## The exercise
The data below must be copied in full and without any change.

## Records supplied
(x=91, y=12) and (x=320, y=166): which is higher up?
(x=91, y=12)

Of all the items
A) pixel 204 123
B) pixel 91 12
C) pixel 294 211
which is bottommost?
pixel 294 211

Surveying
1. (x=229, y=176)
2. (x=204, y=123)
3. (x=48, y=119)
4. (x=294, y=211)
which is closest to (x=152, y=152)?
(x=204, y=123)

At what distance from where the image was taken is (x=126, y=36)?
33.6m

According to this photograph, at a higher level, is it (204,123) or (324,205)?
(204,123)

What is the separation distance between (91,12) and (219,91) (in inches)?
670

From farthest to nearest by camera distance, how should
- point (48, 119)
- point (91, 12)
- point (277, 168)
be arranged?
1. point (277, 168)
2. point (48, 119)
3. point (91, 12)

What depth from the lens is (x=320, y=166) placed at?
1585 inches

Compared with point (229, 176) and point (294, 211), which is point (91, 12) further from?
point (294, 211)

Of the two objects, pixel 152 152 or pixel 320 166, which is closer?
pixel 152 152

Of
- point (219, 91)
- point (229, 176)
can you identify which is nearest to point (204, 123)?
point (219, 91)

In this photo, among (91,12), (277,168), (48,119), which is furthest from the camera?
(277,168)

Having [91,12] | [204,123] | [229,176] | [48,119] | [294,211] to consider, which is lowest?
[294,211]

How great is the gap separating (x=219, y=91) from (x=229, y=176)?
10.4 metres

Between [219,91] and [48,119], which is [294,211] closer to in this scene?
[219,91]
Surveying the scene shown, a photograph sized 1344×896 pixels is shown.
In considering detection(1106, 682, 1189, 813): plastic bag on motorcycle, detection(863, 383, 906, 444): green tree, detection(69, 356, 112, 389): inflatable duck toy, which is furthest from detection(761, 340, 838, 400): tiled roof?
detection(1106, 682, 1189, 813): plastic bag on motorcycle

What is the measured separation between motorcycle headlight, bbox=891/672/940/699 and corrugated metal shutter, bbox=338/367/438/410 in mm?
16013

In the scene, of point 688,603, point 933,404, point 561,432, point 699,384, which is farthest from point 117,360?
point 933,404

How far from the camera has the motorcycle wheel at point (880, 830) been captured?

## Worked solution
(x=91, y=12) and (x=320, y=166): which is higher up?
(x=91, y=12)

Of all the items
A) pixel 204 123
B) pixel 91 12
C) pixel 294 211
which is bottommost?
pixel 294 211

Surveying
1. (x=229, y=176)
2. (x=204, y=123)
3. (x=48, y=119)
4. (x=294, y=211)
which is closest to (x=152, y=152)?
(x=204, y=123)

At what distance from where the image was taken is (x=126, y=36)?
33.6m

According to this photograph, at a higher level, is it (204,123) or (324,205)?
(204,123)

What is the separation distance between (91,12) and (219,91) (in inches)?
670

From farthest to nearest by camera distance, how should
- point (48, 119)
- point (91, 12)
- point (277, 168)
be arranged?
1. point (277, 168)
2. point (48, 119)
3. point (91, 12)

What depth from the lens is (x=320, y=166) placed at?
1585 inches

Compared with point (229, 176) and point (294, 211), which is point (91, 12) further from?
point (294, 211)

Of the two objects, pixel 152 152 or pixel 320 166, which is closer?
pixel 152 152

Of
- point (219, 91)
- point (229, 176)
can you identify which is nearest to point (204, 123)?
point (219, 91)

In this photo, among (91,12), (277,168), (48,119), which is furthest from the camera?
(277,168)

Having [91,12] | [204,123] | [229,176] | [48,119] | [294,211] to consider, which is lowest?
[294,211]

How great is the gap separating (x=219, y=91) from (x=229, y=176)?
10.4 metres

Between [219,91] and [48,119], which is [294,211] closer to in this scene?
[219,91]
Surveying the scene shown, a photograph sized 1344×896 pixels is shown.
In considering detection(1106, 682, 1189, 813): plastic bag on motorcycle, detection(863, 383, 906, 444): green tree, detection(69, 356, 112, 389): inflatable duck toy, which is furthest from detection(761, 340, 838, 400): tiled roof?
detection(1106, 682, 1189, 813): plastic bag on motorcycle

What is the measured separation between motorcycle headlight, bbox=891/672/940/699 and corrugated metal shutter, bbox=338/367/438/410 in mm?
16013

In the scene, of point 688,603, point 933,404, point 561,432, point 699,384, which is farthest from point 117,360?
point 933,404

How far from the camera has the motorcycle wheel at point (880, 830) been captured?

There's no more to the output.